Mechanisms of Chronic Muscle Wasting and Dysfunction after an Intensive Care Unit Stay. A Pilot Study
Pourquoi ce travail est dans la base
Une base qui oublie comment elle a trouvé un travail ne peut pas être vérifiée. Voici les voies qui ont admis celui-ci.
Notice bibliographique
Résumé
RATIONALE: Critical illness survivors often experience permanent functional disability due to intensive care unit (ICU)-acquired weakness. The mechanisms responsible for long-term weakness persistence versus resolution are unknown. OBJECTIVES: To delineate cellular mechanisms underlying long-term weakness persistence in ICU survivors. METHODS: We conducted a nested, prospective study of critically ill patients mechanically ventilated for 7 days or longer. The patients were recruited from the RECOVER program and serially assessed over 6 months after ICU discharge. Twenty-seven of 82 patients consented to participate; 15 and 11 patients were assessed at 7 days and 6 months after ICU discharge, respectively. MEASUREMENTS AND MAIN RESULTS: We assessed motor functional capacity, quadriceps size, strength, and voluntary contractile capacity and performed electromyography, nerve conduction studies, and vastus lateralis biopsies for histologic, cellular, and molecular analyses. Strength and quadriceps cross-sectional areas were decreased 7 days after ICU discharge. Weakness persisted to 6 months and correlated with decreased function. Quadriceps atrophy resolved in 27% patients at 6 months. Muscle mass reconstitution did not correlate with resolution of weakness, owing to persistent impaired voluntary contractile capacity.
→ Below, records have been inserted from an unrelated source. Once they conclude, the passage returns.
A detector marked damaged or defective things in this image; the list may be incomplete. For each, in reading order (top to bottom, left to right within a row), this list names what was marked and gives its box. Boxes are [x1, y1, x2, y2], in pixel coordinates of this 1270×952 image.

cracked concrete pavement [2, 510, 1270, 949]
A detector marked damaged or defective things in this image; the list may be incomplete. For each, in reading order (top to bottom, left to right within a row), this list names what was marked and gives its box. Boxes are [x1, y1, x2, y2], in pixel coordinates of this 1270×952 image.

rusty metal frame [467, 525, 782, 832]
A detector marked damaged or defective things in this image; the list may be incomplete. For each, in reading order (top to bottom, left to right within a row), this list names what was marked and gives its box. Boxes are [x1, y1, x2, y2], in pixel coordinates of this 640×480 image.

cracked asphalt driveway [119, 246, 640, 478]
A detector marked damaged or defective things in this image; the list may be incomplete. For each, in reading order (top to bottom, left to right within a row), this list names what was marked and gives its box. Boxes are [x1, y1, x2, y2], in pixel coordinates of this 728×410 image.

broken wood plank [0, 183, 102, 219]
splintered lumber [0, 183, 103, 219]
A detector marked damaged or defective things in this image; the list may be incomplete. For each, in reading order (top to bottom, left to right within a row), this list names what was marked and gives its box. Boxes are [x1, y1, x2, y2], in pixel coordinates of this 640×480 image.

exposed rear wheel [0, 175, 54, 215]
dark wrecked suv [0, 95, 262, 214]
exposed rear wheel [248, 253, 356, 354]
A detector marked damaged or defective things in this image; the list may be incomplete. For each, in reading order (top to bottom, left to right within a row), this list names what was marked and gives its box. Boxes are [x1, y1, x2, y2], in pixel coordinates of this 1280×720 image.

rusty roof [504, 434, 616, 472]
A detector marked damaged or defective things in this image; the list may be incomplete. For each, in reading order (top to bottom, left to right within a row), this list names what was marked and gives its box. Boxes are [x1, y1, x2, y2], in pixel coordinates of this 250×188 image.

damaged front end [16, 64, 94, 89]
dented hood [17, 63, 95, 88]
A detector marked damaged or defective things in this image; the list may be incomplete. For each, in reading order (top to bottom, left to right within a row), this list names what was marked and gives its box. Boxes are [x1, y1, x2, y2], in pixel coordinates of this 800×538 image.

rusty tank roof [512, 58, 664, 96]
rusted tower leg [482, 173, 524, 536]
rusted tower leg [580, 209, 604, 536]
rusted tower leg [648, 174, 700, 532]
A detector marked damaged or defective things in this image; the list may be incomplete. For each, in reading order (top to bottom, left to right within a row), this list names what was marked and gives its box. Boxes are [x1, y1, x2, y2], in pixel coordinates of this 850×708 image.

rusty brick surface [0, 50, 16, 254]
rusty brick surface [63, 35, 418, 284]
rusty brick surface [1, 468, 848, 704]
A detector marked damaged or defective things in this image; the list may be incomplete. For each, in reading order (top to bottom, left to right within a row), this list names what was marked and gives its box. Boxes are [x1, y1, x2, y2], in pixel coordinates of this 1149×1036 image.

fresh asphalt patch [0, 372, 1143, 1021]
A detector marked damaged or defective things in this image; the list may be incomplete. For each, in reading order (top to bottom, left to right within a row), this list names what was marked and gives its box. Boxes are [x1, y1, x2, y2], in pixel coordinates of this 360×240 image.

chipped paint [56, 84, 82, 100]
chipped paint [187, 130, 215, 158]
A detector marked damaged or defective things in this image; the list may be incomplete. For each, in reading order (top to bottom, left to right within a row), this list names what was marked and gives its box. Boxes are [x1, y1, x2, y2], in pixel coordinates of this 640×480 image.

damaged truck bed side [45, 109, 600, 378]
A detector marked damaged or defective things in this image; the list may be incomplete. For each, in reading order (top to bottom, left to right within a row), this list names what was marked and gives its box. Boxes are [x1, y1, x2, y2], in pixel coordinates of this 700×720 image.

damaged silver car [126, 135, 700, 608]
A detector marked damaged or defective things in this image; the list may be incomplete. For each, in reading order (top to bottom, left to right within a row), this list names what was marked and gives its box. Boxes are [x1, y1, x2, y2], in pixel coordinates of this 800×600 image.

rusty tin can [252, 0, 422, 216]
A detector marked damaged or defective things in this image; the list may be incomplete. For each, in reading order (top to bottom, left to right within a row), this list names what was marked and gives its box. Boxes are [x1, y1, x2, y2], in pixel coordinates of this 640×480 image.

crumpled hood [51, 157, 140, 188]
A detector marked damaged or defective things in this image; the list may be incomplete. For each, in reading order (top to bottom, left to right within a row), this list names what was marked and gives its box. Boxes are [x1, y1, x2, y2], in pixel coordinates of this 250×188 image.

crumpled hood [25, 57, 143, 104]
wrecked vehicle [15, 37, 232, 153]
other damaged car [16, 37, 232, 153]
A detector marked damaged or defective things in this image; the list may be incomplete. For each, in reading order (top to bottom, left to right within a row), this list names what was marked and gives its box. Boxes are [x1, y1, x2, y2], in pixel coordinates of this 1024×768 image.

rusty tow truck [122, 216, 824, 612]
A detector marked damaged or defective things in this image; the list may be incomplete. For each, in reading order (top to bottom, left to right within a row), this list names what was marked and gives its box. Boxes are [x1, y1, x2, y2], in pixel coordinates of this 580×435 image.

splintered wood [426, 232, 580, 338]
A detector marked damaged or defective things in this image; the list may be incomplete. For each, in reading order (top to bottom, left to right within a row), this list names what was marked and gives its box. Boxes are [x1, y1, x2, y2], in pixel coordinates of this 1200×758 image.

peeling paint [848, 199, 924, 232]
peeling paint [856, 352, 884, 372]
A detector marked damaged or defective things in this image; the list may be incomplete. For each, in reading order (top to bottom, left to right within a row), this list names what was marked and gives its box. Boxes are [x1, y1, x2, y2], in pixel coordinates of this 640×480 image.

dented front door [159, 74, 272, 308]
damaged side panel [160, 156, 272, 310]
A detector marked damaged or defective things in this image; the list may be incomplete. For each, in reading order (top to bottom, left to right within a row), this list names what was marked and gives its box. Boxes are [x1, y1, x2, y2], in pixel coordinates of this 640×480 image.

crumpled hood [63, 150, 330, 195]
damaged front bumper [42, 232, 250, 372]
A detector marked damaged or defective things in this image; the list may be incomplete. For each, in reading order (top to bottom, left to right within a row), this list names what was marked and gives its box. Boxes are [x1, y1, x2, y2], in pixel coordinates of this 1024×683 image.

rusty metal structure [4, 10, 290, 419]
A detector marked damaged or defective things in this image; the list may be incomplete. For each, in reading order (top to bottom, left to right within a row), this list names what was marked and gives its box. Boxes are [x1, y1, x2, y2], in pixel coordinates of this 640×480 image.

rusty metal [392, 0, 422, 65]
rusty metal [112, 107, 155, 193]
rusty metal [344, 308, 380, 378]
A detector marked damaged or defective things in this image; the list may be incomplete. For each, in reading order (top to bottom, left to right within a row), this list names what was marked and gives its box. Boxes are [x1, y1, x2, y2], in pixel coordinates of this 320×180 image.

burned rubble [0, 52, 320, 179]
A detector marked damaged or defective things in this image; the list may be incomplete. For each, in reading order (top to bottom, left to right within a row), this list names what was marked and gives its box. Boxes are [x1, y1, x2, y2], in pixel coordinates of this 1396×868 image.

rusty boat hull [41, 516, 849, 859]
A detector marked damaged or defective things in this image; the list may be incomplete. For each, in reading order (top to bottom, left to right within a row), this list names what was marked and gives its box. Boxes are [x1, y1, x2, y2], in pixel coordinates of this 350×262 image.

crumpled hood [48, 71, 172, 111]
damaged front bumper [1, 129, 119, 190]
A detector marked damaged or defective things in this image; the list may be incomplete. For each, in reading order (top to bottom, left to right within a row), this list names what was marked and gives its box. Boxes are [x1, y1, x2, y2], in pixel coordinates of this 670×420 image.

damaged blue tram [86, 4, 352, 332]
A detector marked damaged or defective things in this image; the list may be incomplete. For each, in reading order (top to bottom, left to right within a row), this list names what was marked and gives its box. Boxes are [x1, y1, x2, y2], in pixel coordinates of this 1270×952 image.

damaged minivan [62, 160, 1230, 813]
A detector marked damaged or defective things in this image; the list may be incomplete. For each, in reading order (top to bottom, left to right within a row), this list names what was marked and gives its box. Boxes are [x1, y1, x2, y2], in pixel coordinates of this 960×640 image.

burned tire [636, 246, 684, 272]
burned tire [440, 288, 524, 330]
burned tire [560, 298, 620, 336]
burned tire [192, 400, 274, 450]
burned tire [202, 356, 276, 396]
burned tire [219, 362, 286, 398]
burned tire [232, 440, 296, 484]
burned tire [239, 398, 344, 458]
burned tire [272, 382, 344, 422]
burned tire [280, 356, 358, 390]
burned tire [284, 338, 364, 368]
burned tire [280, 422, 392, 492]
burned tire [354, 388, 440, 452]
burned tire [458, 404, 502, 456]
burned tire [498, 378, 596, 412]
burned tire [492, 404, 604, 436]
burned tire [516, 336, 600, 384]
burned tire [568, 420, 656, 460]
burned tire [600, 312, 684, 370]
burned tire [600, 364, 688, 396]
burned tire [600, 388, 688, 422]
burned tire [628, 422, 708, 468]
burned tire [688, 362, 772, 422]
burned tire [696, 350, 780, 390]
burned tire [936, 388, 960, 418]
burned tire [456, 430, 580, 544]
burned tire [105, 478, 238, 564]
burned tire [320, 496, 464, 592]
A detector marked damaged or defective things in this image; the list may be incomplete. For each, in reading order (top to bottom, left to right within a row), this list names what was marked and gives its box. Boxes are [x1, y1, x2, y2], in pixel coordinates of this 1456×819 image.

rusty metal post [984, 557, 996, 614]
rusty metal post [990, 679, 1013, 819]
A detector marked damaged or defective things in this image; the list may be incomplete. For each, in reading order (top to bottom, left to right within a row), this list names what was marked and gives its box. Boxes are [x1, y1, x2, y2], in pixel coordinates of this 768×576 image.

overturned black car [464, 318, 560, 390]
Compared with Day 7, increased ubiquitin-proteasome system-mediated muscle proteolysis, inflammation, and decreased mitochondrial content all normalized at 6 months. Autophagy markers were normal at 6 months. Patients with sustained atrophy had decreased muscle progenitor (satellite) cell content. CONCLUSIONS: Long-term weakness in ICU survivors results from heterogeneous muscle pathophysiology with variable combinations of muscle atrophy and impaired contractile capacity. These findings are not explained by ongoing muscle proteolysis, inflammation, or diminished mitochondrial content. Sustained muscle atrophy is associated with decreased satellite cell content and compromised muscle regrowth, suggesting impaired regenerative capacity.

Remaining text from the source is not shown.